Need for Joint Care Plans for Patients — The idea of opening better communication between all healthcare professionals treating a patient is not a new one, but it becomes more critical when deciding to enroll a patient in a clinical trial. Whereas a nephrologist may clearly understand the nuances of the disease and whether or not a new treatment is the patient’s best option, their GP may see the situation differently. With a Joint Care Plan in place, patients could be assured that everyone involved was making the most beneficial decisions. This would lead to trials where participants are the most likely to benefit from and to complete a study.
Role of influential IgAN-specific organizations — We can also consider how organizations that patients rely on can help patients better understand their options. If patients are educated fully about all potential benefits and risks of trial participation, it could help ensure that those who choose to participate will complete the study. If could be beneficial to studies if patients had already considered that a new treatment might become available during the study and had discussed this possibility in advance with their nephrologist.
Role of Industry — Industry determines what the protocols look like, so by taking all factors into consideration at the very early planning stages they can make provisions that consider all possibilities for participants. Collaboration with Scientific Leaders, IgAN organizations and patients in the planning stages can help ensure that their trial is designed with the big picture in mind. Acknowledgement of these new challenges and proactive planning can help avoid issues that might derail a trial.

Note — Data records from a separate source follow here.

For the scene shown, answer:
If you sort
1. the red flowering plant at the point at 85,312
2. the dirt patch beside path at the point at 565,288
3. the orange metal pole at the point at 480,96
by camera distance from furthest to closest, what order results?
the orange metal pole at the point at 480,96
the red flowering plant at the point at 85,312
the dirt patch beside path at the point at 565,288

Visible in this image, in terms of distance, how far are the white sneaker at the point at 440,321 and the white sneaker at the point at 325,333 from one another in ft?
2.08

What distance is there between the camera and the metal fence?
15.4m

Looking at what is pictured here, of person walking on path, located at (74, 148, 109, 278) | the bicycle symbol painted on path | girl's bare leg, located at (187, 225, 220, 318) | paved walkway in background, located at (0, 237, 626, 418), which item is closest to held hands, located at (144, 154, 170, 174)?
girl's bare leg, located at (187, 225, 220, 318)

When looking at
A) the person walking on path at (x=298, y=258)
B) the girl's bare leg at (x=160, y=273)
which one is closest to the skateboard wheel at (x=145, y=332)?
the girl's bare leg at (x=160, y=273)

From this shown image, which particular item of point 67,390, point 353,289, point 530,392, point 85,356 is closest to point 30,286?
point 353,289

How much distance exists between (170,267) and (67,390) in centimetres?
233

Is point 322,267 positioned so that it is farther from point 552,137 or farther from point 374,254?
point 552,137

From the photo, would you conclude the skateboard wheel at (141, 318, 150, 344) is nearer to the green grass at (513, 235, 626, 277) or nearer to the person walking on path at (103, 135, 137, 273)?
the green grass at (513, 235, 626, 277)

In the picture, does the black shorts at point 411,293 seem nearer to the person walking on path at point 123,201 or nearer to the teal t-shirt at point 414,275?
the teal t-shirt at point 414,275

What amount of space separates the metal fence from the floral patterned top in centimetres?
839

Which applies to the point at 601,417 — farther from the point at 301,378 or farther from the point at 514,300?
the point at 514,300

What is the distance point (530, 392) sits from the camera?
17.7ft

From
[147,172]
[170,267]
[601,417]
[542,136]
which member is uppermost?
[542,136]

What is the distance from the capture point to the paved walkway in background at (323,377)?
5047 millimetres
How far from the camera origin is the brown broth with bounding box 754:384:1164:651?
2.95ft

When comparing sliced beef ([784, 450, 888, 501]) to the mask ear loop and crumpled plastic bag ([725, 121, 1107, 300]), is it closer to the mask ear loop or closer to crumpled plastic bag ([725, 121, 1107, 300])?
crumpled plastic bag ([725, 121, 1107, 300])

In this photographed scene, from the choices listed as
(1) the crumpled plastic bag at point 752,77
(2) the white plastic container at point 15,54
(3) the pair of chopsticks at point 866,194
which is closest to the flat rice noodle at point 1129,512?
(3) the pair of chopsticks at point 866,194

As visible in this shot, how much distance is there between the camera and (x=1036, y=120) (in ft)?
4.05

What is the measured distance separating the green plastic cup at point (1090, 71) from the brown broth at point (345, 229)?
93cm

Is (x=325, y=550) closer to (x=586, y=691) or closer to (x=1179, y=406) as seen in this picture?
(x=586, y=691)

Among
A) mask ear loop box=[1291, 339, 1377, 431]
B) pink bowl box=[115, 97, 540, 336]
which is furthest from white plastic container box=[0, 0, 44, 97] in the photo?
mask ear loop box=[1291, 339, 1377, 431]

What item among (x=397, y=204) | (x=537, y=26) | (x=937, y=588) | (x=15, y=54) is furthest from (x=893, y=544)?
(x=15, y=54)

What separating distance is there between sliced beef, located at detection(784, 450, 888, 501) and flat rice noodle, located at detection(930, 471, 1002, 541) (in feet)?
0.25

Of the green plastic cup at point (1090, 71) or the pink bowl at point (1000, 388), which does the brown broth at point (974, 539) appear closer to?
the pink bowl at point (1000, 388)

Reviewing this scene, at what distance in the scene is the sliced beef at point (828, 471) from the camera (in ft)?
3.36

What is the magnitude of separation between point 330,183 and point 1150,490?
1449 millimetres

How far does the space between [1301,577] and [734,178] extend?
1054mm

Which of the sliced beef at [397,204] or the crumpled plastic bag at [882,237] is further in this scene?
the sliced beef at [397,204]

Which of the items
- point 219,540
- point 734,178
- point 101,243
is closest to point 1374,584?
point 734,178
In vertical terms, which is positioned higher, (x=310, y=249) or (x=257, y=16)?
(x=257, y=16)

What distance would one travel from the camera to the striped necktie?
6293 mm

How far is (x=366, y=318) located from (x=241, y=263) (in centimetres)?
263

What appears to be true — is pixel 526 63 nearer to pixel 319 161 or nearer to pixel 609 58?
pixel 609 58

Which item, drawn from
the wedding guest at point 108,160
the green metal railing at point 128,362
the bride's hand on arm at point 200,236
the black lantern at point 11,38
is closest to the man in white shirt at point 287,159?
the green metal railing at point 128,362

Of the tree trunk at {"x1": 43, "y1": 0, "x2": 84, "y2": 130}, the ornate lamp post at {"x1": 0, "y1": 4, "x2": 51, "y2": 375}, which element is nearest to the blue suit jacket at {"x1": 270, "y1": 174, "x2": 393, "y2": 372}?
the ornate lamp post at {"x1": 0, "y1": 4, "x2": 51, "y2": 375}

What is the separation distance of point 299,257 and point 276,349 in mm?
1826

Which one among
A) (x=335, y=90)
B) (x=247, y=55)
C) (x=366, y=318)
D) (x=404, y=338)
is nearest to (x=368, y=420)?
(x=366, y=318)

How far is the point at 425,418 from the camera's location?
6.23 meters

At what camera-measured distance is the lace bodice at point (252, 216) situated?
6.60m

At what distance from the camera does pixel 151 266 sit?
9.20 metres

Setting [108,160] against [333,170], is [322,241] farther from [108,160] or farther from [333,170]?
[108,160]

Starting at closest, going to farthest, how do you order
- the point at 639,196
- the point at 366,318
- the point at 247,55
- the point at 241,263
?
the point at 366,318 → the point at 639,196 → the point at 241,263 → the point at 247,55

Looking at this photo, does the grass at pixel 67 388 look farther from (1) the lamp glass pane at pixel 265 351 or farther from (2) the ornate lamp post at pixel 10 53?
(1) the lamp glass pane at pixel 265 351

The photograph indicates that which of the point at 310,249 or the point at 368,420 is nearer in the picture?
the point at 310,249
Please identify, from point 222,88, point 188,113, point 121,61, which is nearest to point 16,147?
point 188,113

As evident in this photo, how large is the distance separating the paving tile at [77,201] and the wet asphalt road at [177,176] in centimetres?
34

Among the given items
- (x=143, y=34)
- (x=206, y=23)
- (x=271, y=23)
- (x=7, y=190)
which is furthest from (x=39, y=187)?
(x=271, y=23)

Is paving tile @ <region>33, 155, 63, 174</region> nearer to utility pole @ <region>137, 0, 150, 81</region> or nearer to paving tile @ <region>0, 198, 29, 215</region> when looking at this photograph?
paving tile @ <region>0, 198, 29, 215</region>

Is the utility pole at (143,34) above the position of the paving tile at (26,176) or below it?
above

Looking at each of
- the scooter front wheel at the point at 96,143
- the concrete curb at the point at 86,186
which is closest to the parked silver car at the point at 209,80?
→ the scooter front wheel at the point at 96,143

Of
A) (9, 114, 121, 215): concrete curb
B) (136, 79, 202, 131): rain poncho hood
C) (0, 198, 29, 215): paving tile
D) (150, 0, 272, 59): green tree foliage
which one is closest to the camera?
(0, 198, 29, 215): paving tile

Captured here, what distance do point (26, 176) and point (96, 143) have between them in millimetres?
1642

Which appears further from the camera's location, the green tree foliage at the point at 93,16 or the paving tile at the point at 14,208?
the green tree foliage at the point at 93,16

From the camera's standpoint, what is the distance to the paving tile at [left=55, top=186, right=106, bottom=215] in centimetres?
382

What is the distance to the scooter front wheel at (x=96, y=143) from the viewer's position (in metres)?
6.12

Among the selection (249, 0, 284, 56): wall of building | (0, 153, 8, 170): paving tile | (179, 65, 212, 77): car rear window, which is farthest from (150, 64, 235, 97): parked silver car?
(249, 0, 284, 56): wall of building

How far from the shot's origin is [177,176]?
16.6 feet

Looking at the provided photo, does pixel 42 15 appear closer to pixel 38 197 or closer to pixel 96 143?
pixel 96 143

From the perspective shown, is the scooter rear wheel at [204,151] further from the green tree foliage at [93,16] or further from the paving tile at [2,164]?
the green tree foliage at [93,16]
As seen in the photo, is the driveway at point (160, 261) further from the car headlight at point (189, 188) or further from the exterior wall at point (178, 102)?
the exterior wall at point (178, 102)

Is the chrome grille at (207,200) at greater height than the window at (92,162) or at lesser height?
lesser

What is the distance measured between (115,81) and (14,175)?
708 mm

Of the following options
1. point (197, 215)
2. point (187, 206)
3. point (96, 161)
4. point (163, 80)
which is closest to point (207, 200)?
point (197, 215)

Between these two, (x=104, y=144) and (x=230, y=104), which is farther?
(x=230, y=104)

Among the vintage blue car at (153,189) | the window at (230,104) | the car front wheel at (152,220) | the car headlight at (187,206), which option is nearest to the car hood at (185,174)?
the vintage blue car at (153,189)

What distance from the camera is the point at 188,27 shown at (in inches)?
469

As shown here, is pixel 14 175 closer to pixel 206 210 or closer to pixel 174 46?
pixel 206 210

Role of Patients — Patients come in all forms. Some are extremely engaged in their care and do everything they can to learn about their disease and the options available to them. Others trust their healthcare providers and expect that the best decisions for them are being made. Therefore, although it is advisable for patients to learn all they can about their disease and take ownership of their healthcare journey, it is quite unfair to assume that all patients are going to have the experience or take the opportunities to engage in that manner. Therefore, there is a greater burden of responsibility on the professionals to ensure that patients remain knowledgeable, monitored and protected.
Kidney disease has had a long wait for new treatments, and these forerunners of, hopefully, many more to come are very exciting to patients and physicians alike. But it is yet to be proven that these are the right solutions for all patients, and there is much more work to be done. Everyone in the clinical research ecosystem needs to acknowledge the possibility that as new treatments become available, we could witness an increased difficulty in clinical trial enrollment. Together we should openly discuss the potential affects of such a phenomenon and work as a team to address the issue and determine the best way forward. A higher quality of life and greater longevity for patients is everyone’s ultimate goal, and research is the essential element in making even more beneficial discoveries. Our creative thinking and careful planning can help to avoid our early successes leading to future failures.